**PAGINATEKST**
+-------+

Sono Io? van Circus Ronaldo, gezien in De Herbakker. Brief aan Danny en Pepijn.

Gepubliceerd op 26 februari 2024 om 13:05

Beste Danny,
Beste Pepijn,

 

Toen we lazen dat u met de voorstelling Sono Io? naar Eeklo kwam, twijfelden wij niet.  Wij kochten onmiddellijk een kaartje.  Wij kenden uw reputatie.  Die ijzersterke reputatie gaf ons de garantie dat de voorstelling goed zou zijn.  Dat wisten wij met een aan honderd procent grenzende zekerheid.  Sommige gezelschappen kunnen die uitzonderlijke garantie bieden.  U bent één van die zeldzame gezelschappen.  Wij waren er dus gerust op.  U zou ons niet teleurstellen.

 

Vorige vrijdag zaten wij dus in De Herbakker.  Op podium zagen wij iemand in bad.  De vader.  Hij zat te luisteren naar gemaakte opnames van vroegere voorstellingen.  Voorstellingen waarin de vader schitterde.  Da vader luisterde naar het applaus.  Meerdere malen.  Alsof hij verslaafd was aan het applaus.  Alsof hij hunkerde naar dat applaus.  Terwijl de vader zichzelf verloor in die opnames, stapte de zoon binnen.  De verloren zoon.  De zoon, die ooit was weggegaan en nu terugkeerde.  Naar zijn vader.  Onwennigheid trad in.  Bij de vader.  Bij de zoon.

 

Dat was de inleiding.  Een inleiding die elk verhaal nodig heeft.  Nu kon het verhaal verder.  Wij hadden zonet kennisgemaakt met de protagonisten.  Nu konden wij ons richten op het verdere verloop van het verhaal.  Meteen herkennen wij het unieke van uw gezelschap.  U weet een verhaal te brengen zonder woorden.  Jawel, u brabbelt een broebeltaaltje.  Nauwelijks verstaanbaar.  Maar de enkele kernwoorden, nodig voor een goed begrip van het verhaal, weet u duidelijk te plaatsen.  Wij pikken die op.  Die enkele woorden kluisteren ons vast.  Die enkele woorden binden ons aan u.  Wij kunnen niet meer loslaten.  Wij zijn in de ban.  Wij zijn in uw greep.

+-------+

**GEGEVEN MATERIAAL**

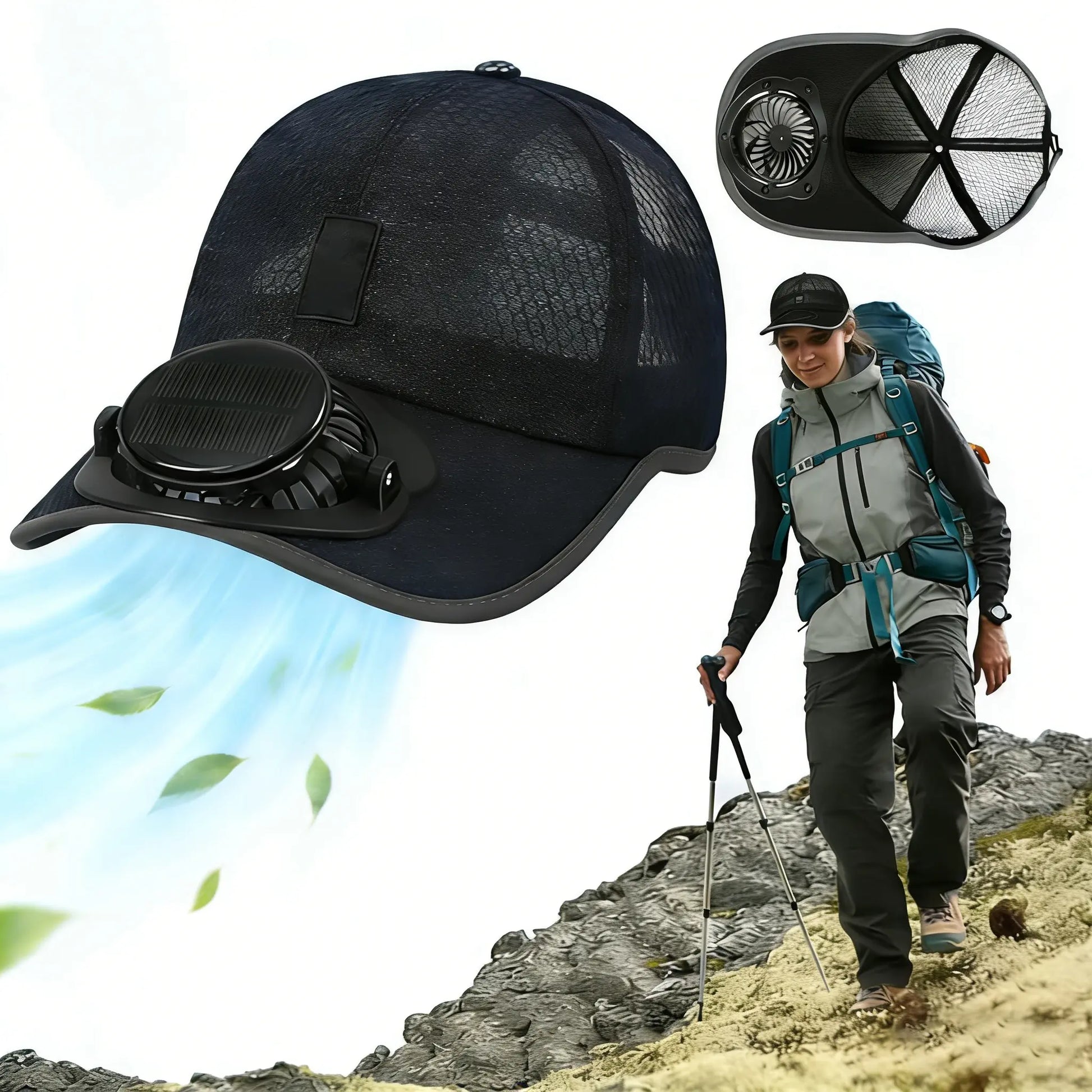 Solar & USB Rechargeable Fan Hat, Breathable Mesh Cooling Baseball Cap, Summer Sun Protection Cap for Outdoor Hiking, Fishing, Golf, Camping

+-------+

Geef een stuk uit de brief over de voorstelling van Circus Ronaldo woordelijk weer: begin bij de woorden "Toen we lazen" en stop na "ons niet teleurstellen.".

**RESULTAAT**
Toen we lazen dat u met de voorstelling Sono Io? naar Eeklo kwam, twijfelden wij niet.  Wij kochten onmiddellijk een kaartje.  Wij kenden uw reputatie.  Die ijzersterke reputatie gaf ons de garantie dat de voorstelling goed zou zijn.  Dat wisten wij met een aan honderd procent grenzende zekerheid.  Sommige gezelschappen kunnen die uitzonderlijke garantie bieden.  U bent één van die zeldzame gezelschappen.  Wij waren er dus gerust op.  U zou ons niet teleurstellen.